| Given problem |
Render part of the material below as a JSON list of strings with one string per line. Begin at the line that contains "From this scene's", stop after the line that contains "green tree, located at l=23, t=321, r=86, b=385 <", and leave out blank lines.

··· Task input

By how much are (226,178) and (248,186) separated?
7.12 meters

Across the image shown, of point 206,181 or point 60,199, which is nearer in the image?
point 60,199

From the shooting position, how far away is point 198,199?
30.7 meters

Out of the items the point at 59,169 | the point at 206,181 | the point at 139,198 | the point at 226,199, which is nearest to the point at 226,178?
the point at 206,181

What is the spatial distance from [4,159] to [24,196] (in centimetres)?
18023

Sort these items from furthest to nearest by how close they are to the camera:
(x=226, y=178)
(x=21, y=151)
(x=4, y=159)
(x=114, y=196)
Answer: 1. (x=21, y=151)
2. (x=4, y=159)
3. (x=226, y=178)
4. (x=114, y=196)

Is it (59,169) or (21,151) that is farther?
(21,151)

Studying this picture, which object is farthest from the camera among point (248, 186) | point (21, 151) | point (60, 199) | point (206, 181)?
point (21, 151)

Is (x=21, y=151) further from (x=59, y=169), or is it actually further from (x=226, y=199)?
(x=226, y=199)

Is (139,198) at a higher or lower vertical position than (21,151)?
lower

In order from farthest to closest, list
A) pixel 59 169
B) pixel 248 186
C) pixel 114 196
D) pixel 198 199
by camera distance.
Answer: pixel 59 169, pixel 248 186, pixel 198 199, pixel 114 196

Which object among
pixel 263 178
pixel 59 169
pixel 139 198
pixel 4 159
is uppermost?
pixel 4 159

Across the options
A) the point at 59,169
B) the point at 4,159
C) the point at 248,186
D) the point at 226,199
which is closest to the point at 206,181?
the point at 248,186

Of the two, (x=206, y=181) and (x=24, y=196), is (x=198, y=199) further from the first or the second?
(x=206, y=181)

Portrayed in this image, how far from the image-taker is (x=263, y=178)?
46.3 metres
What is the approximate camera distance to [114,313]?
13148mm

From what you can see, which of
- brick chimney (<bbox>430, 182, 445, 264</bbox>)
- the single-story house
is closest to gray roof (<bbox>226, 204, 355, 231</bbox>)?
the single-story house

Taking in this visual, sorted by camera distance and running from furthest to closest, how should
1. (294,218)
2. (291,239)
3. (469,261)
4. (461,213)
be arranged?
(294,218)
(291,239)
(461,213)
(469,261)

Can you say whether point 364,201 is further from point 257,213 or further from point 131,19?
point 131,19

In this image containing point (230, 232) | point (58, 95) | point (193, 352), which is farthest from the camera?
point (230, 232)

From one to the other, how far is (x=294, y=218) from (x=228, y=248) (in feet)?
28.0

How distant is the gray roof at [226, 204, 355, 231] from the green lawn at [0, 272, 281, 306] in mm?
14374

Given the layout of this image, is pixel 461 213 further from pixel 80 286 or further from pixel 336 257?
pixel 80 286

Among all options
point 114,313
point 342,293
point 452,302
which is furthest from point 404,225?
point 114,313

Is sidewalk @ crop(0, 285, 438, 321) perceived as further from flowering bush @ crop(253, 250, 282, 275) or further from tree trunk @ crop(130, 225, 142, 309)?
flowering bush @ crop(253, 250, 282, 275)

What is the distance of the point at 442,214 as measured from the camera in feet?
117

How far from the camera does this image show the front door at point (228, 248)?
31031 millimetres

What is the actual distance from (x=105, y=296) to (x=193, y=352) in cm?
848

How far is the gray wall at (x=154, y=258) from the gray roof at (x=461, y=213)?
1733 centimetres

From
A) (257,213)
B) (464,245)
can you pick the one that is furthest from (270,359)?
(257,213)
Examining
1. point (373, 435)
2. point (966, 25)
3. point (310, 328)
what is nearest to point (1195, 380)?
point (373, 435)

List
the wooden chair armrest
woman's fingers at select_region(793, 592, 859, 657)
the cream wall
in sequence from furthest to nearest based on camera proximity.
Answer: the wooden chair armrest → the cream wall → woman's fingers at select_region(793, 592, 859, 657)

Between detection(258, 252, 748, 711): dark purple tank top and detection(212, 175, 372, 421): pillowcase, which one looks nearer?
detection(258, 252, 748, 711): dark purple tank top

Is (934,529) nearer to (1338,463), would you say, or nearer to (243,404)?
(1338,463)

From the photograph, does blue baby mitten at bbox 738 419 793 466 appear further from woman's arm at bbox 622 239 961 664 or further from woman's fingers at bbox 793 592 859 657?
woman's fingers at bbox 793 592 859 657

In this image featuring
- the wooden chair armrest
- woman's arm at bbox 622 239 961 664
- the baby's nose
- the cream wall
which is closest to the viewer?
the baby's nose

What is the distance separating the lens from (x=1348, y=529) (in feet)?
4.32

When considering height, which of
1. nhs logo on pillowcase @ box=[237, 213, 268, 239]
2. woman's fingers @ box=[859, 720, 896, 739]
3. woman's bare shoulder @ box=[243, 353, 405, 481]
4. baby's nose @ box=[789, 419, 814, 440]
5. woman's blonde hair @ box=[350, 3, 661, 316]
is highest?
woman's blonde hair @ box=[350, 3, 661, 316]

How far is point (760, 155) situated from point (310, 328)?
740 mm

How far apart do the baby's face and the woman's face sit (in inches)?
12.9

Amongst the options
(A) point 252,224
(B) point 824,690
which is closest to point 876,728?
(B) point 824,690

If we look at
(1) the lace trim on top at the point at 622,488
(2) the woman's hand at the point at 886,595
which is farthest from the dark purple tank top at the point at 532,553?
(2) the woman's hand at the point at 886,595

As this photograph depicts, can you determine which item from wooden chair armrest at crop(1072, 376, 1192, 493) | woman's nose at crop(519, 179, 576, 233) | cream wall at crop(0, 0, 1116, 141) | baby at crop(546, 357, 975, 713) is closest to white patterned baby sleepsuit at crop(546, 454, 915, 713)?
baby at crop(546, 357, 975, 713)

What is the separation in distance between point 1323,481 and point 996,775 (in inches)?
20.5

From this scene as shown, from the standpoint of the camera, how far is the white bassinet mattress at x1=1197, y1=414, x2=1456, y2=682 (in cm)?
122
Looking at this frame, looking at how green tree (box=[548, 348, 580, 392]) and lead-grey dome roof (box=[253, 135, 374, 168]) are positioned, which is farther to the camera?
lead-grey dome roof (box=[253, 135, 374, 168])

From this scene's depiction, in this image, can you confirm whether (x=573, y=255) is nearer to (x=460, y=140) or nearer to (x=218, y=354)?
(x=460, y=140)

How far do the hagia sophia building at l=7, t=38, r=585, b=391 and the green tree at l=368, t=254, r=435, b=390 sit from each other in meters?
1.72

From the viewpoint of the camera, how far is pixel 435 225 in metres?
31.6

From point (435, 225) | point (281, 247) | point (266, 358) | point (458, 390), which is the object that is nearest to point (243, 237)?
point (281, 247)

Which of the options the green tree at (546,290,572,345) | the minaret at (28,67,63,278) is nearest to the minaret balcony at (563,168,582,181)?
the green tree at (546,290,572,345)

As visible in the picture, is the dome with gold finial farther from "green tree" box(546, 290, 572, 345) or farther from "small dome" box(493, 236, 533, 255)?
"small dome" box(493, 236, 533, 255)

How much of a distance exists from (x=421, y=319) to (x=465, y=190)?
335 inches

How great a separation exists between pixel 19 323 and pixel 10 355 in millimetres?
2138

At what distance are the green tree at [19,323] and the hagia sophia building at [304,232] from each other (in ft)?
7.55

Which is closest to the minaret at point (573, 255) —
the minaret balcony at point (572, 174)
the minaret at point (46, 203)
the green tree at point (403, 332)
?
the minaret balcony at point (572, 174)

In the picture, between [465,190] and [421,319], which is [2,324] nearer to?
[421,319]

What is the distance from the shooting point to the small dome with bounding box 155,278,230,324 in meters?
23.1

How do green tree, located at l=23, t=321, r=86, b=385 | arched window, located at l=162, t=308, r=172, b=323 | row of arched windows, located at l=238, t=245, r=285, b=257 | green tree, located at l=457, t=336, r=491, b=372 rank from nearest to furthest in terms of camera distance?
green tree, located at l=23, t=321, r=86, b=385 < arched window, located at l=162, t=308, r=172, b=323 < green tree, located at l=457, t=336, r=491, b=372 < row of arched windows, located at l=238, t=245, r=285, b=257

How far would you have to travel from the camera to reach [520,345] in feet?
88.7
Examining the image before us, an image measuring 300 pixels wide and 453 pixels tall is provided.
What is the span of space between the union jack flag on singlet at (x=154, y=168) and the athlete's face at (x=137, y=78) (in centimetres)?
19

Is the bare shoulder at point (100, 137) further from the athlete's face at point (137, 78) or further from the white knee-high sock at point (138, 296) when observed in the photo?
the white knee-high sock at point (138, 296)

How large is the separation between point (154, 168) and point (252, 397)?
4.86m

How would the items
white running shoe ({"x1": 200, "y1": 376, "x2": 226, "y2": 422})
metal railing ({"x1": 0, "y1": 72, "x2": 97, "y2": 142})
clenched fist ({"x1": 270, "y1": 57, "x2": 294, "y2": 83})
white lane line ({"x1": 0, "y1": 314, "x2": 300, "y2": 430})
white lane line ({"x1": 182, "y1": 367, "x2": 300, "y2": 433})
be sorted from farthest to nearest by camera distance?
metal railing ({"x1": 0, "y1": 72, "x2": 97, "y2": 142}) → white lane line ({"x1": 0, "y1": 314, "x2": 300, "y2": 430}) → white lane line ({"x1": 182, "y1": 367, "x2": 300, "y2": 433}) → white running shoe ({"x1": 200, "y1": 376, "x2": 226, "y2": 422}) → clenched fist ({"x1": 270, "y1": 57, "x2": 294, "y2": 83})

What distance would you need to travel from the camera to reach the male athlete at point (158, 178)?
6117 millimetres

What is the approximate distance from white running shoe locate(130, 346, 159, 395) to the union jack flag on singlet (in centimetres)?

······

| Solution to the problem |
[
  "From this scene's depiction, in this image, can you confirm whether (x=573, y=255) is nearer to (x=460, y=140) or nearer to (x=218, y=354)?",
  "(x=460, y=140)",
  "How far do the hagia sophia building at l=7, t=38, r=585, b=391 and the green tree at l=368, t=254, r=435, b=390 sit from each other in meters?",
  "1.72",
  "From the viewpoint of the camera, how far is pixel 435 225 in metres?",
  "31.6",
  "From point (435, 225) | point (281, 247) | point (266, 358) | point (458, 390), which is the object that is nearest to point (243, 237)?",
  "point (281, 247)",
  "Which of the options the green tree at (546,290,572,345) | the minaret at (28,67,63,278) is nearest to the minaret balcony at (563,168,582,181)?",
  "the green tree at (546,290,572,345)",
  "As visible in the picture, is the dome with gold finial farther from \"green tree\" box(546, 290, 572, 345) or farther from \"small dome\" box(493, 236, 533, 255)?",
  "\"small dome\" box(493, 236, 533, 255)",
  "How much of a distance exists from (x=421, y=319) to (x=465, y=190)?",
  "335 inches",
  "How great a separation exists between pixel 19 323 and pixel 10 355 in millimetres?",
  "2138",
  "At what distance are the green tree at [19,323] and the hagia sophia building at [304,232] from each other (in ft)?",
  "7.55",
  "Which is closest to the minaret at point (573, 255) —",
  "the minaret balcony at point (572, 174)",
  "the minaret at point (46, 203)",
  "the green tree at point (403, 332)",
  "?",
  "the minaret balcony at point (572, 174)",
  "In the picture, between [465,190] and [421,319], which is [2,324] nearer to?",
  "[421,319]",
  "What is the distance from the shooting point to the small dome with bounding box 155,278,230,324 in meters?",
  "23.1",
  "How do green tree, located at l=23, t=321, r=86, b=385 | arched window, located at l=162, t=308, r=172, b=323 | row of arched windows, located at l=238, t=245, r=285, b=257 | green tree, located at l=457, t=336, r=491, b=372 rank from nearest to furthest in terms of camera distance?",
  "green tree, located at l=23, t=321, r=86, b=385 < arched window, located at l=162, t=308, r=172, b=323 < green tree, located at l=457, t=336, r=491, b=372 < row of arched windows, located at l=238, t=245, r=285, b=257"
]